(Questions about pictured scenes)
########################################

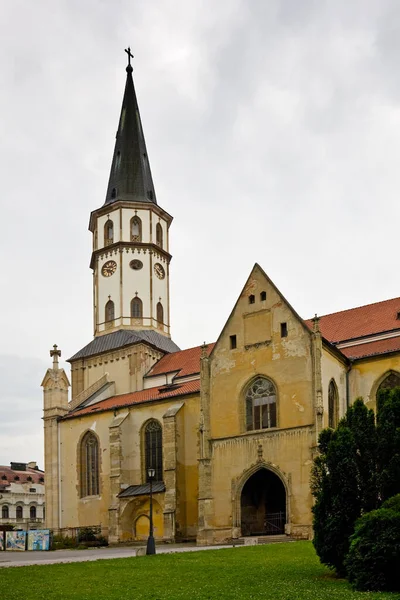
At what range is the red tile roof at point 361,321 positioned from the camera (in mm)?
47875

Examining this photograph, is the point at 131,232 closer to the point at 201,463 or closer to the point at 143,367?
the point at 143,367

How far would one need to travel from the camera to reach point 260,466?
4028 cm

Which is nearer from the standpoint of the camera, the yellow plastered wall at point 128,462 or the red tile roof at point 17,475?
the yellow plastered wall at point 128,462

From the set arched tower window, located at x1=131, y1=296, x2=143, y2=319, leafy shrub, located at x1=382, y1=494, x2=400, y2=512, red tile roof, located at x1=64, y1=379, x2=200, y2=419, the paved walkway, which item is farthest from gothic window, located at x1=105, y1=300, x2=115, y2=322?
leafy shrub, located at x1=382, y1=494, x2=400, y2=512

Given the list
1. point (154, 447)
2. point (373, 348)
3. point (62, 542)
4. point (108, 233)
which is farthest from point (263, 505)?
point (108, 233)

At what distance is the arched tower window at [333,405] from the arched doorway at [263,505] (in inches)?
174

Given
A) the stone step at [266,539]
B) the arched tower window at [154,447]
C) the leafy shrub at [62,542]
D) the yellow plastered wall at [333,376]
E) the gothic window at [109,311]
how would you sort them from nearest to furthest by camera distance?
the stone step at [266,539]
the yellow plastered wall at [333,376]
the leafy shrub at [62,542]
the arched tower window at [154,447]
the gothic window at [109,311]

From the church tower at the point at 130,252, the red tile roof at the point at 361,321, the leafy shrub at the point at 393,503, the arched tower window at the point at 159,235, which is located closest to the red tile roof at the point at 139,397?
the church tower at the point at 130,252

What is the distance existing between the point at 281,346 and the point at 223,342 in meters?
4.01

########################################

Exercise: Give back the lines of the listing from the one with "Examining this photograph, is" through the end, both included, exactly as written and with nothing added.

Task output:
Examining this photograph, is the point at 131,232 closer to the point at 201,463 or closer to the point at 143,367?
the point at 143,367

How far would one need to travel from the camera to reach point 260,466?
4028 cm

Which is nearer from the standpoint of the camera, the yellow plastered wall at point 128,462 or the red tile roof at point 17,475?
the yellow plastered wall at point 128,462

From the set arched tower window, located at x1=131, y1=296, x2=143, y2=319, leafy shrub, located at x1=382, y1=494, x2=400, y2=512, red tile roof, located at x1=64, y1=379, x2=200, y2=419, the paved walkway, which item is farthest from gothic window, located at x1=105, y1=300, x2=115, y2=322?
leafy shrub, located at x1=382, y1=494, x2=400, y2=512

Given the list
1. point (154, 447)
2. point (373, 348)
3. point (62, 542)
4. point (108, 233)
which is farthest from point (263, 505)?
point (108, 233)

At what distance is the arched tower window at [333,405] from the arched doorway at [263,505] (in inches)?
174

Given
A) the stone step at [266,539]
B) the arched tower window at [154,447]
C) the leafy shrub at [62,542]
D) the yellow plastered wall at [333,376]
E) the gothic window at [109,311]
how would you sort them from nearest to furthest by camera distance?
the stone step at [266,539]
the yellow plastered wall at [333,376]
the leafy shrub at [62,542]
the arched tower window at [154,447]
the gothic window at [109,311]

From the church tower at the point at 130,252, the red tile roof at the point at 361,321, the leafy shrub at the point at 393,503, the arched tower window at the point at 159,235, which is located closest to the red tile roof at the point at 139,397?
the church tower at the point at 130,252

What is the distance existing between the point at 281,346 and the point at 223,342 in meters?
4.01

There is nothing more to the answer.